» SOURCE:
The basic idea is to load the first 10 clips into VP. Scale them all to 0.1 and then using the  Position effect arrange them one under the other at the left end of the frame......


For each of these tracks the Horizontal position value is -45  The vertical values for each clip to line up under each other are...

  • -45
  • -35.3
  • -25.6
  • -16
  • -6.25
  • 3.57
  • 13.2
  • 22.7
  • 32.4
  • 42.3

With the first 10 clips lined up and playing Export the clip  (Default name Sequence 1)

Repeat for the remaining clips doing 10 at a time. This can be done relatively quickly if you select all the tracks and then set the Scale (0.1) and Horizontal position (-45) for the first clip and then  Append the chain effect to all the other selected clips in one go. Then simply set the vertical positions for each track from the above list.

You will now end up with 10 exported clips  (Sequence 1 to Sequence 10) each having 10 images  one under the other on the left as shown above.

» DIRECTIVE 1:
Repeat the video-clip arrangement instructions word for word, everything from "Repeat for the" down to "as shown above.".
The records that come next are unrelated to the text above.

Some records

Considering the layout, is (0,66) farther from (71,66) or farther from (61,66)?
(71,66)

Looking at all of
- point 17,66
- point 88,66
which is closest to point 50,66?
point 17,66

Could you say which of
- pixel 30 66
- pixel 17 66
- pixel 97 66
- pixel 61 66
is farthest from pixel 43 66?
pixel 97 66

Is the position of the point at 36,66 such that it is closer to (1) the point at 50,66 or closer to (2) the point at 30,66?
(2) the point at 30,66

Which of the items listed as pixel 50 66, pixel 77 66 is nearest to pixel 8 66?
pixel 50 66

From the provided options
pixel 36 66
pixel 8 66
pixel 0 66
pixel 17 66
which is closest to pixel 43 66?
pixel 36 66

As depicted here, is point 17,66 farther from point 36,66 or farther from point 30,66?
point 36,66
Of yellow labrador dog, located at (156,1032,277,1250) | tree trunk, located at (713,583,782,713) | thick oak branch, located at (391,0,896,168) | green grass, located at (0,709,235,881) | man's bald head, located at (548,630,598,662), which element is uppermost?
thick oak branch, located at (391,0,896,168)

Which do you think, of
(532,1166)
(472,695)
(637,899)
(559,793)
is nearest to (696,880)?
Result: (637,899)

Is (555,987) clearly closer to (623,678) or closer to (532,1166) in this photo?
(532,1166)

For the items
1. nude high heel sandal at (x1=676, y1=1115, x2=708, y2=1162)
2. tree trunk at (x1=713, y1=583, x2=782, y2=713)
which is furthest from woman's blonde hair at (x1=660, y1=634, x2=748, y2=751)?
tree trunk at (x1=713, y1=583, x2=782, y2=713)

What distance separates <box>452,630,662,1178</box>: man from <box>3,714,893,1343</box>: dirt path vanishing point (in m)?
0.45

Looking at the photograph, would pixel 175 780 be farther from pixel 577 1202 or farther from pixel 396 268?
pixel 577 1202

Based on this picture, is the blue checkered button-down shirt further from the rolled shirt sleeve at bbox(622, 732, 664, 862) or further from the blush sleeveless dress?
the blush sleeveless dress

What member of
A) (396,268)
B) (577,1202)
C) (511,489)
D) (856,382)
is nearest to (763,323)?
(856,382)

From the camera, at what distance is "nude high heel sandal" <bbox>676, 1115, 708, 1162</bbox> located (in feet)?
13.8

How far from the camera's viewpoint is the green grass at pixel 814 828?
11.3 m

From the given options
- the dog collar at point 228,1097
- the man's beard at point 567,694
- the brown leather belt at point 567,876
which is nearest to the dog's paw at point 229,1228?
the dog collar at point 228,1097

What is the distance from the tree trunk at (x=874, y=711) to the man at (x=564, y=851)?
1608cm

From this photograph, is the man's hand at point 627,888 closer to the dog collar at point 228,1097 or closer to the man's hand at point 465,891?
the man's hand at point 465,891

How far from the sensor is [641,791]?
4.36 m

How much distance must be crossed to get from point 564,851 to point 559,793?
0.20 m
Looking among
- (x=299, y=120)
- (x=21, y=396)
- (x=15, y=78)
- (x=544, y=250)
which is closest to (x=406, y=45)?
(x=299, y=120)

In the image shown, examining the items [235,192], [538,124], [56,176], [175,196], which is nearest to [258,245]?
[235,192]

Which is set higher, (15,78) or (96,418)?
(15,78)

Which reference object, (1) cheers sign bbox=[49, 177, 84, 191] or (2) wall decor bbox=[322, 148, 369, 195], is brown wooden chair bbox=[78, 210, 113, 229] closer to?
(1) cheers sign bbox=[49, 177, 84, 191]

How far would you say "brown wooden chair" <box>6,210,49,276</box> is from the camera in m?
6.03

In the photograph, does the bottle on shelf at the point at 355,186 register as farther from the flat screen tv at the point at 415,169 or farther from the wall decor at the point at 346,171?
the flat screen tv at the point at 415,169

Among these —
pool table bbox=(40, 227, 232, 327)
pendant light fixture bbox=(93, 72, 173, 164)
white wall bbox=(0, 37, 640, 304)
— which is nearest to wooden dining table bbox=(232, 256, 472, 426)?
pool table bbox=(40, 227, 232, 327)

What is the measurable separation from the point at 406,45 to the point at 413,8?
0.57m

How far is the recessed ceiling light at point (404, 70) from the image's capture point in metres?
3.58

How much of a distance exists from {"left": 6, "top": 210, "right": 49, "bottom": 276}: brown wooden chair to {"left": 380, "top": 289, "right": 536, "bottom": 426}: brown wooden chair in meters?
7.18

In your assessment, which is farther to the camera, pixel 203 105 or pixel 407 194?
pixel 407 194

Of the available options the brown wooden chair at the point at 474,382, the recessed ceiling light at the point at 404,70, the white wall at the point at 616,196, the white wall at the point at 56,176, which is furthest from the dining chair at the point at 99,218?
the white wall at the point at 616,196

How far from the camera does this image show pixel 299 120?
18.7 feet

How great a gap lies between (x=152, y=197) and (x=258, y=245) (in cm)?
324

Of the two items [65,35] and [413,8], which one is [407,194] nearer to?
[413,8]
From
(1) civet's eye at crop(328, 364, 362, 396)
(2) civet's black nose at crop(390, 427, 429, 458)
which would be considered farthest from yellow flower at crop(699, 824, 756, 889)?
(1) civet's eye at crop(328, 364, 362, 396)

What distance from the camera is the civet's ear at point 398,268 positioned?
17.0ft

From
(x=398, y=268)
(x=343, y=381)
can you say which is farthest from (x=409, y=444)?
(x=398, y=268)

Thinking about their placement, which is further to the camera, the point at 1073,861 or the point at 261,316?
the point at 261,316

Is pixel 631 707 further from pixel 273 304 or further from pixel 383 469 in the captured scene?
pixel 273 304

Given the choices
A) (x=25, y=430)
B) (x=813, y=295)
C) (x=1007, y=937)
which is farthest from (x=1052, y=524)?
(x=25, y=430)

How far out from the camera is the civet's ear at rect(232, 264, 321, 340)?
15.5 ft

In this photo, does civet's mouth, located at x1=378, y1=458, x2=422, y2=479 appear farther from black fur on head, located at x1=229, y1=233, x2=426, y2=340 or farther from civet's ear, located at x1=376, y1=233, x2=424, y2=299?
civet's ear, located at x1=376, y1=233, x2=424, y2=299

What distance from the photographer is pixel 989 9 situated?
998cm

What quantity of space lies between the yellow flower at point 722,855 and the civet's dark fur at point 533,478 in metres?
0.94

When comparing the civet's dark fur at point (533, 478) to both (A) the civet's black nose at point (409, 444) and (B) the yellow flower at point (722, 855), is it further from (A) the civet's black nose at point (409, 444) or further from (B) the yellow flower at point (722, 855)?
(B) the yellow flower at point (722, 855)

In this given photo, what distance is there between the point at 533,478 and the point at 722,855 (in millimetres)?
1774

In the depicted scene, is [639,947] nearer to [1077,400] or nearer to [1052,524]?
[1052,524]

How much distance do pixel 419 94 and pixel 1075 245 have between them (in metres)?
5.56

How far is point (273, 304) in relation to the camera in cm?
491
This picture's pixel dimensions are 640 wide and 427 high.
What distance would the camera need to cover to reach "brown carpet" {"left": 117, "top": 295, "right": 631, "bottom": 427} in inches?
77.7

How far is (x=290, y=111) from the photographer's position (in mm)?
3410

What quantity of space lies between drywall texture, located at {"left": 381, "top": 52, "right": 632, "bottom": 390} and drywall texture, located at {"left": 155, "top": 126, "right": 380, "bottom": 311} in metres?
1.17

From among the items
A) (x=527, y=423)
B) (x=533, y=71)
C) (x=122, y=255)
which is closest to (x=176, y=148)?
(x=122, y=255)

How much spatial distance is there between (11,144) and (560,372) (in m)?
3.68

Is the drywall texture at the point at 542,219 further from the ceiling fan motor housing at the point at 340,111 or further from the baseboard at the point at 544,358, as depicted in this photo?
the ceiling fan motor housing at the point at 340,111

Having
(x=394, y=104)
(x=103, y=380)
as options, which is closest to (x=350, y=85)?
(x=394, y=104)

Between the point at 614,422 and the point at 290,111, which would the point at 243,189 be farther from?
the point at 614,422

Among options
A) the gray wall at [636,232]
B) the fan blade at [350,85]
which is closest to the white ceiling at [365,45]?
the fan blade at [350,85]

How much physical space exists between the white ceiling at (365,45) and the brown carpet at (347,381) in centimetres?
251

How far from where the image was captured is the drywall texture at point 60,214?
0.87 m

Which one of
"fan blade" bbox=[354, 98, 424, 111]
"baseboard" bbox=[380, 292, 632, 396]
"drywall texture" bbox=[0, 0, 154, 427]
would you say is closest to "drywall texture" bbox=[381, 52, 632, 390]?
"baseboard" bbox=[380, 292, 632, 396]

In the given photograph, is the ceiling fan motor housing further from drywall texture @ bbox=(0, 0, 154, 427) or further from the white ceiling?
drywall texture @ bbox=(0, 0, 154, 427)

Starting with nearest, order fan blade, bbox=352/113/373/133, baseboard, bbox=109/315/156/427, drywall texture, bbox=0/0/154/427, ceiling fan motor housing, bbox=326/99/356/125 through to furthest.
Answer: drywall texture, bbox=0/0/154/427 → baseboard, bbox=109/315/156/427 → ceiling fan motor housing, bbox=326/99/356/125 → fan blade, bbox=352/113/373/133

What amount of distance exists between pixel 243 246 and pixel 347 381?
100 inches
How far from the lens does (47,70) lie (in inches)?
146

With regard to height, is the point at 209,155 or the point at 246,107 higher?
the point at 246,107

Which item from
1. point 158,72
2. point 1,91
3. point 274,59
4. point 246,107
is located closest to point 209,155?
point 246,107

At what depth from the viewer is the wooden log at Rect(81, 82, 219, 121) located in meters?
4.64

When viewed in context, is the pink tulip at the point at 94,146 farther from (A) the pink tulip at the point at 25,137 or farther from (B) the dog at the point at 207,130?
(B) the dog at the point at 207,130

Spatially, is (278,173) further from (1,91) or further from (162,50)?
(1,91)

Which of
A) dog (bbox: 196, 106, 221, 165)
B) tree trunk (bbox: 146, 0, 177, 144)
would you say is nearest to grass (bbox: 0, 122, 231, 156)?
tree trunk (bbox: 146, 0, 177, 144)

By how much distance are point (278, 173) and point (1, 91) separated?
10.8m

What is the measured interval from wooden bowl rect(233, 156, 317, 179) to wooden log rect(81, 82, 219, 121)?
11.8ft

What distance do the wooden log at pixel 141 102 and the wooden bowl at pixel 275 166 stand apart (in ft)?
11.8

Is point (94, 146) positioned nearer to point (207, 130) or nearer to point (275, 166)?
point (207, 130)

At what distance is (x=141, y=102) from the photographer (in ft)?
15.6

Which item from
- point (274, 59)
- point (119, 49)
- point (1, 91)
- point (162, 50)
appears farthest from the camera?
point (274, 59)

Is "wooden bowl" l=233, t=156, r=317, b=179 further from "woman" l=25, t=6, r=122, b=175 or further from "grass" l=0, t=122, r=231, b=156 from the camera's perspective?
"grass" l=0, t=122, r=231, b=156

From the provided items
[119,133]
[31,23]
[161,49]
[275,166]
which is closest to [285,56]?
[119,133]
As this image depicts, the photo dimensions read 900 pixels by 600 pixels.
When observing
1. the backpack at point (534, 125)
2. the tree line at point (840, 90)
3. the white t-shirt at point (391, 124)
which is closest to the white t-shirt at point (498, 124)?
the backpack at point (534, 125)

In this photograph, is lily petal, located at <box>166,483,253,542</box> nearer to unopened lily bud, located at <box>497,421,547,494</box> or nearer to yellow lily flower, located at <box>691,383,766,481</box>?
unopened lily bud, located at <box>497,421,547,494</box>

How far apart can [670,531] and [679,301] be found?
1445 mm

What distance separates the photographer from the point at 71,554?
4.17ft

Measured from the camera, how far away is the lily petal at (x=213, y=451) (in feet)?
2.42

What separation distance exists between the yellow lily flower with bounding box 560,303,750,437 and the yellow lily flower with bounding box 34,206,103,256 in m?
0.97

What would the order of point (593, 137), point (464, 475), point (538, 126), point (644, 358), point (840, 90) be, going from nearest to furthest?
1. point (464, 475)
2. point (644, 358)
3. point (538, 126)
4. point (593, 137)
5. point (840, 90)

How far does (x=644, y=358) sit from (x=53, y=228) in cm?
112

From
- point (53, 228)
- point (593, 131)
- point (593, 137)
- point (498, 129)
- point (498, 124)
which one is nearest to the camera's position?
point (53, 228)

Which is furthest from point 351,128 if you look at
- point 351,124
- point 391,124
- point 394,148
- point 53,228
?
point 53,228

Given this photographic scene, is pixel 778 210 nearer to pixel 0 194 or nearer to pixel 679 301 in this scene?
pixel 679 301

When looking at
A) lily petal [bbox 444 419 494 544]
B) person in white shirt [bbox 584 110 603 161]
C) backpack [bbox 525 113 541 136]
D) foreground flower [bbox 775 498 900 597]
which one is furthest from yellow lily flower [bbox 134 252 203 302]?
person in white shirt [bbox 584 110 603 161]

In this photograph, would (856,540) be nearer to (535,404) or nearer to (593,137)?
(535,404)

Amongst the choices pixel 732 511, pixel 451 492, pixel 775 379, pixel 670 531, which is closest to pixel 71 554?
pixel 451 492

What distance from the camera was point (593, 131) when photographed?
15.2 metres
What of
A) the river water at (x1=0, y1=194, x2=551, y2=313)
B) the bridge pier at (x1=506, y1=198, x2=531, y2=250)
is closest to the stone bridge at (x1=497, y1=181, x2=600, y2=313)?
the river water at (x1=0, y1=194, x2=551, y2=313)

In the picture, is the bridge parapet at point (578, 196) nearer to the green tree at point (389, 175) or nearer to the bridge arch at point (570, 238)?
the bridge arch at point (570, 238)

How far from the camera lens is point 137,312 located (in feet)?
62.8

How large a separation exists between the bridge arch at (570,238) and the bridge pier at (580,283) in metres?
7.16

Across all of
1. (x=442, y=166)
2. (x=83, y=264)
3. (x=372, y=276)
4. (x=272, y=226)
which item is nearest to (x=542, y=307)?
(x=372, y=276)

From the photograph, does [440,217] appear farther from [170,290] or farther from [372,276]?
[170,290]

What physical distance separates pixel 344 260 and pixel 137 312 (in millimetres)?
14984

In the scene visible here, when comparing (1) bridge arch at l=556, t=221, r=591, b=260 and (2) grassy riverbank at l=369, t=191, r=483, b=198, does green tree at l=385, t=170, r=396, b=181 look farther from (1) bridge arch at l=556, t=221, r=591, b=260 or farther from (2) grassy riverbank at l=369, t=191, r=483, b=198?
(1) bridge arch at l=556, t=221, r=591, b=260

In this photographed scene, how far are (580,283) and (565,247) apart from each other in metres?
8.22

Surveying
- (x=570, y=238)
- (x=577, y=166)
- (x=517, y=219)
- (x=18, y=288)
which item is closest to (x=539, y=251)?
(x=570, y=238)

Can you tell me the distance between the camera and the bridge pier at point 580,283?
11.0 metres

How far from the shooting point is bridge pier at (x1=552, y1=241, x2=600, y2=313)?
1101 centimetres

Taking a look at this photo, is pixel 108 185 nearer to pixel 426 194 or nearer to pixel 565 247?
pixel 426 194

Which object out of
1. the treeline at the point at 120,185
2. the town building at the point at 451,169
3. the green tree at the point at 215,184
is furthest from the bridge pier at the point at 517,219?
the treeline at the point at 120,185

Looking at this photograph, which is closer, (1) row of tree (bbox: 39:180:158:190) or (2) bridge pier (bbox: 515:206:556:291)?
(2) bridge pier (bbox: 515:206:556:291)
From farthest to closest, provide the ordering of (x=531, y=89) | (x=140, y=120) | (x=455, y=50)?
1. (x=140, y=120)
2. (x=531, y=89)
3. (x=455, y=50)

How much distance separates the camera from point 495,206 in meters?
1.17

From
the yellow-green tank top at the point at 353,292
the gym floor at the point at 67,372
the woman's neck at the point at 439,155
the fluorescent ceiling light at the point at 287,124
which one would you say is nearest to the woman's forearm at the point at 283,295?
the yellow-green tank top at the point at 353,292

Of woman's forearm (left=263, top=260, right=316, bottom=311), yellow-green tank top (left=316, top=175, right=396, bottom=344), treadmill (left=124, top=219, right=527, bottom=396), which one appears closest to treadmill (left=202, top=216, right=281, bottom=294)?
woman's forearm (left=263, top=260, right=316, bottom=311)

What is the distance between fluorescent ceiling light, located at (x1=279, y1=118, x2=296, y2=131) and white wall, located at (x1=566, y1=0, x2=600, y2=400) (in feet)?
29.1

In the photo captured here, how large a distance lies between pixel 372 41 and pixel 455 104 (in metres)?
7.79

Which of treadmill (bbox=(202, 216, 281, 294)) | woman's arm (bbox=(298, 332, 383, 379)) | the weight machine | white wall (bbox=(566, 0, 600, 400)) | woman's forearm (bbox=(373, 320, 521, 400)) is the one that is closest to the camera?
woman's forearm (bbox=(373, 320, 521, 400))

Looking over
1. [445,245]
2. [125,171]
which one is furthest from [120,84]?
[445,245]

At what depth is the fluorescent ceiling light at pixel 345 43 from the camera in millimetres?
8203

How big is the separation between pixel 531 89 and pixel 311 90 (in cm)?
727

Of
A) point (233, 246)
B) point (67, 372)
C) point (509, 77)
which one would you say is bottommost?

» DIRECTIVE 2:
Reproduce the records verbatim, everything from the line containing "Looking over" down to the end of the records, with both ends included.

» EXERCISE ANSWER 1:
Repeat for the remaining clips doing 10 at a time. This can be done relatively quickly if you select all the tracks and then set the Scale (0.1) and Horizontal position (-45) for the first clip and then  Append the chain effect to all the other selected clips in one go. Then simply set the vertical positions for each track from the above list.

You will now end up with 10 exported clips  (Sequence 1 to Sequence 10) each having 10 images  one under the other on the left as shown above.

» EXERCISE ANSWER 2:
Looking over
1. [445,245]
2. [125,171]
which one is furthest from [120,84]?
[445,245]

At what depth is the fluorescent ceiling light at pixel 345 43 from the camera in millimetres?
8203

How big is the separation between pixel 531 89 and pixel 311 90 (in cm)?
727

Of
A) point (233, 246)
B) point (67, 372)
C) point (509, 77)
which one would you say is bottommost?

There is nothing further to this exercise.